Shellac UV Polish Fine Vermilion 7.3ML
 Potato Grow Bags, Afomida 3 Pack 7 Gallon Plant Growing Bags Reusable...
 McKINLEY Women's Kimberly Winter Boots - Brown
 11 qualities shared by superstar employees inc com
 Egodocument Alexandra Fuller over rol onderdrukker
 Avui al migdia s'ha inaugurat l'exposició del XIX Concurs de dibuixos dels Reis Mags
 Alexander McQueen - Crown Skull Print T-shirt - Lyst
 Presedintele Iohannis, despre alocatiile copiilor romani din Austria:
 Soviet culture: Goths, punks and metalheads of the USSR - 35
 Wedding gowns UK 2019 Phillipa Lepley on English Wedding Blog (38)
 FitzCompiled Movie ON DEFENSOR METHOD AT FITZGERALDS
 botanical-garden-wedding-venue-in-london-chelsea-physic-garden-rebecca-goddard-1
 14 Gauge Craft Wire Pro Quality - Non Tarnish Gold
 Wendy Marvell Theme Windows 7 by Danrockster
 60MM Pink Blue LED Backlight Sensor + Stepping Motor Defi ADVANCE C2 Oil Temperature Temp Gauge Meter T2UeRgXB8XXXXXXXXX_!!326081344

**YOUR OBJECTIVE**
Produce an exact copy of every entry above.

**RESPONSE TO THIS TASK**
Shellac UV Polish Fine Vermilion 7.3ML
 Potato Grow Bags, Afomida 3 Pack 7 Gallon Plant Growing Bags Reusable...
 McKINLEY Women's Kimberly Winter Boots - Brown
 11 qualities shared by superstar employees inc com
 Egodocument Alexandra Fuller over rol onderdrukker
 Avui al migdia s'ha inaugurat l'exposició del XIX Concurs de dibuixos dels Reis Mags
 Alexander McQueen - Crown Skull Print T-shirt - Lyst
 Presedintele Iohannis, despre alocatiile copiilor romani din Austria:
 Soviet culture: Goths, punks and metalheads of the USSR - 35
 Wedding gowns UK 2019 Phillipa Lepley on English Wedding Blog (38)
 FitzCompiled Movie ON DEFENSOR METHOD AT FITZGERALDS
 botanical-garden-wedding-venue-in-london-chelsea-physic-garden-rebecca-goddard-1
 14 Gauge Craft Wire Pro Quality - Non Tarnish Gold
 Wendy Marvell Theme Windows 7 by Danrockster
 60MM Pink Blue LED Backlight Sensor + Stepping Motor Defi ADVANCE C2 Oil Temperature Temp Gauge Meter T2UeRgXB8XXXXXXXXX_!!326081344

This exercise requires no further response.